* [Instructions for the task]
Copy the lines below exactly. No picture goes into the copy.

* [Given data]

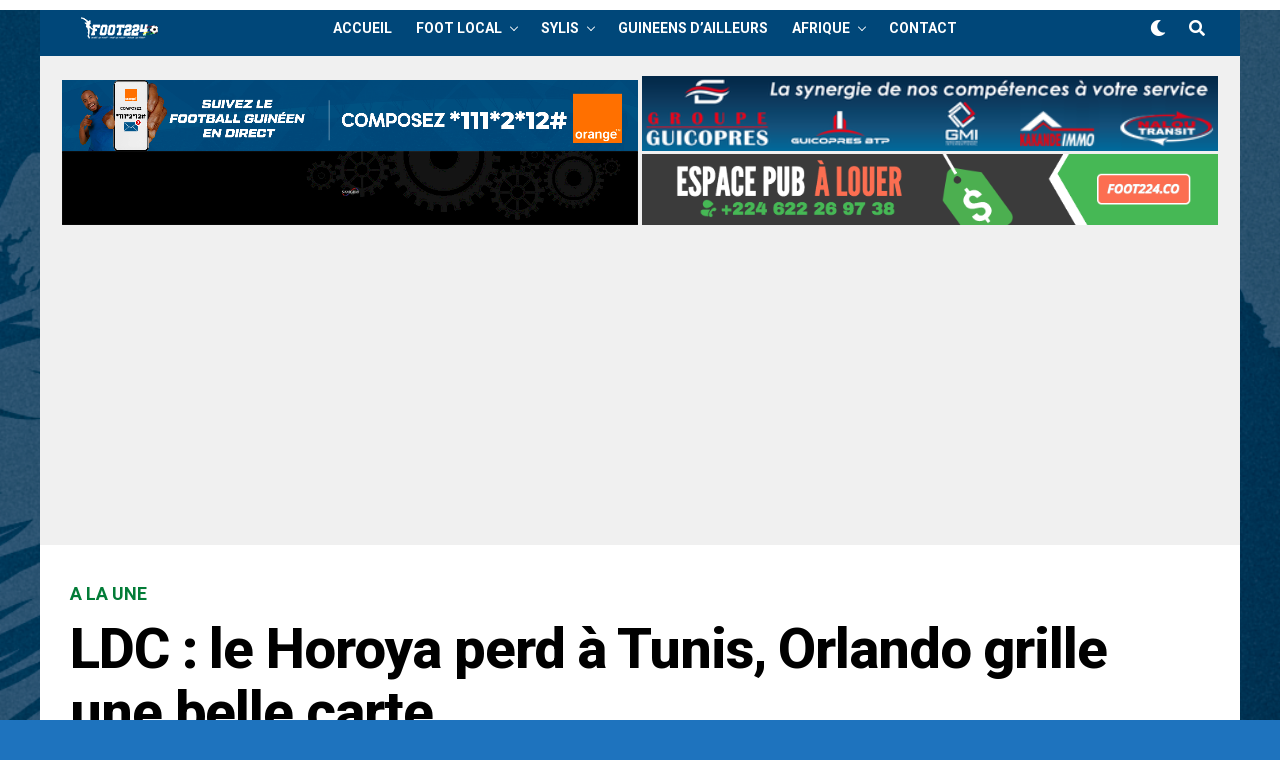

--- FILE ---
content_type: text/html; charset=utf-8
request_url: https://www.google.com/recaptcha/api2/aframe
body_size: 268
content:
<!DOCTYPE HTML><html><head><meta http-equiv="content-type" content="text/html; charset=UTF-8"></head><body><script nonce="lxa1qTjkviUO2y741BjPxQ">/** Anti-fraud and anti-abuse applications only. See google.com/recaptcha */ try{var clients={'sodar':'https://pagead2.googlesyndication.com/pagead/sodar?'};window.addEventListener("message",function(a){try{if(a.source===window.parent){var b=JSON.parse(a.data);var c=clients[b['id']];if(c){var d=document.createElement('img');d.src=c+b['params']+'&rc='+(localStorage.getItem("rc::a")?sessionStorage.getItem("rc::b"):"");window.document.body.appendChild(d);sessionStorage.setItem("rc::e",parseInt(sessionStorage.getItem("rc::e")||0)+1);localStorage.setItem("rc::h",'1769007830632');}}}catch(b){}});window.parent.postMessage("_grecaptcha_ready", "*");}catch(b){}</script></body></html>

* [Solved exercise]
--- FILE ---
content_type: text/html; charset=utf-8
request_url: https://www.google.com/recaptcha/api2/aframe
body_size: 268
content:
<!DOCTYPE HTML><html><head><meta http-equiv="content-type" content="text/html; charset=UTF-8"></head><body><script nonce="lxa1qTjkviUO2y741BjPxQ">/** Anti-fraud and anti-abuse applications only. See google.com/recaptcha */ try{var clients={'sodar':'https://pagead2.googlesyndication.com/pagead/sodar?'};window.addEventListener("message",function(a){try{if(a.source===window.parent){var b=JSON.parse(a.data);var c=clients[b['id']];if(c){var d=document.createElement('img');d.src=c+b['params']+'&rc='+(localStorage.getItem("rc::a")?sessionStorage.getItem("rc::b"):"");window.document.body.appendChild(d);sessionStorage.setItem("rc::e",parseInt(sessionStorage.getItem("rc::e")||0)+1);localStorage.setItem("rc::h",'1769007830632');}}}catch(b){}});window.parent.postMessage("_grecaptcha_ready", "*");}catch(b){}</script></body></html>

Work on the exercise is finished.